Rows from a spatial reasoning dataset:

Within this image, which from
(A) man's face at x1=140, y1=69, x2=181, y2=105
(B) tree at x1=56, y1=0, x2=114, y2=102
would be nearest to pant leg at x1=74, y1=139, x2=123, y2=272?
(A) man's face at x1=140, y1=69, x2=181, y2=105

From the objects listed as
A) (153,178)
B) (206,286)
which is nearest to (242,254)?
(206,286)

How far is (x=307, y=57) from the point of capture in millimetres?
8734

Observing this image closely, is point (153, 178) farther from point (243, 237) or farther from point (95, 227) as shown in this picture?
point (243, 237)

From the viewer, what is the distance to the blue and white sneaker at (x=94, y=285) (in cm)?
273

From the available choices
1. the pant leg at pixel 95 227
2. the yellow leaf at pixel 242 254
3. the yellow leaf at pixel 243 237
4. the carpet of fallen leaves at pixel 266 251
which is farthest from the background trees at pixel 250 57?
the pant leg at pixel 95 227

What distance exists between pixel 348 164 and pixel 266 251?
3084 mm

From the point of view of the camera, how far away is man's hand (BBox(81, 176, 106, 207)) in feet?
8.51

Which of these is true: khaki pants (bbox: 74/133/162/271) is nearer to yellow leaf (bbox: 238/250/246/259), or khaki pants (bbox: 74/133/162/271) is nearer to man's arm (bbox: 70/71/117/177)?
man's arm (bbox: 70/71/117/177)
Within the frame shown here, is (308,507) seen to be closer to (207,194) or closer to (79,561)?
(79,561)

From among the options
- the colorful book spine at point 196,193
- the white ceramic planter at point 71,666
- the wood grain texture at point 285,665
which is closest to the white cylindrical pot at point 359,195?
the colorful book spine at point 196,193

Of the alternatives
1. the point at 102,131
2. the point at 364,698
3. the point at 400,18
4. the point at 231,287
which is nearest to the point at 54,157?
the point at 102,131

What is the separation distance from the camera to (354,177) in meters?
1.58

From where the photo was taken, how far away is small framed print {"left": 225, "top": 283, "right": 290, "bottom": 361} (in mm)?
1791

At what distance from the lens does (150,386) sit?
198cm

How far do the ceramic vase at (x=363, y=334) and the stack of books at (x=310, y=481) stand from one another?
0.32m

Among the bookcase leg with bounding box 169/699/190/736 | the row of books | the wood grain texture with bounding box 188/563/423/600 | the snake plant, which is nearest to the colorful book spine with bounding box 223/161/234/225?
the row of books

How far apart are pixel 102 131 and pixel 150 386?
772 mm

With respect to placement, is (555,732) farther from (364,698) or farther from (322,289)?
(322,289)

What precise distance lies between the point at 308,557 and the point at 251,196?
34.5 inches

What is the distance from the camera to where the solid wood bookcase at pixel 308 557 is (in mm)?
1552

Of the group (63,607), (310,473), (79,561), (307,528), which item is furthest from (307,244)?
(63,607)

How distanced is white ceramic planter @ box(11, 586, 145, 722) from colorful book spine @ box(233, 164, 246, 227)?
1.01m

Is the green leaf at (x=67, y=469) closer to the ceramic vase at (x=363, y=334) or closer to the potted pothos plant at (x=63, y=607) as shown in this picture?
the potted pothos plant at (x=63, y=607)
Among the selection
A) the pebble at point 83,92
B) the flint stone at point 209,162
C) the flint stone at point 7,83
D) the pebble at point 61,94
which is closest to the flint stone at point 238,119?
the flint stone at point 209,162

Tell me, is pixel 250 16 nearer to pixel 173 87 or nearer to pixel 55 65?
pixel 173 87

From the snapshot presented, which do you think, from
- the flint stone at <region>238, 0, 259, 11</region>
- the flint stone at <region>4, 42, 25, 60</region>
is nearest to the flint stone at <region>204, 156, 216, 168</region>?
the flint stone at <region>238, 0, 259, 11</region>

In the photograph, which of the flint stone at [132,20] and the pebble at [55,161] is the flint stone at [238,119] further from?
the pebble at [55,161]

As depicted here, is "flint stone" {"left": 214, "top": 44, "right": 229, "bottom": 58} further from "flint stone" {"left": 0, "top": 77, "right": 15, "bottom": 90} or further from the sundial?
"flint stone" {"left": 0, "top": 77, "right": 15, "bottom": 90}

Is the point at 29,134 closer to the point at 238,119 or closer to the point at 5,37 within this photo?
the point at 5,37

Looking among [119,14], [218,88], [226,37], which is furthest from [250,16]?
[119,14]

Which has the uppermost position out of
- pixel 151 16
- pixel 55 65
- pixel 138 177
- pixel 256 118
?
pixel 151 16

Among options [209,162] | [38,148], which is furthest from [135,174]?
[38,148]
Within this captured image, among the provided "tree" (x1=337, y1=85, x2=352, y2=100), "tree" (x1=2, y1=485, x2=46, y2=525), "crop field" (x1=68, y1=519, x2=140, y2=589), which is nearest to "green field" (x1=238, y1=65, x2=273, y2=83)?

Required work: Return each line from the records above that contains the string "flint".

Answer for the task:
B) the flint stone at point 209,162
C) the flint stone at point 7,83
which is closest to the flint stone at point 238,119?
the flint stone at point 209,162
- the flint stone at <region>238, 0, 259, 11</region>
- the flint stone at <region>4, 42, 25, 60</region>
is nearest to the flint stone at <region>204, 156, 216, 168</region>?
the flint stone at <region>238, 0, 259, 11</region>
In the photograph, which of the flint stone at [132,20] and the pebble at [55,161] is the flint stone at [238,119] further from?
As depicted here, is "flint stone" {"left": 214, "top": 44, "right": 229, "bottom": 58} further from "flint stone" {"left": 0, "top": 77, "right": 15, "bottom": 90} or further from the sundial?
"flint stone" {"left": 0, "top": 77, "right": 15, "bottom": 90}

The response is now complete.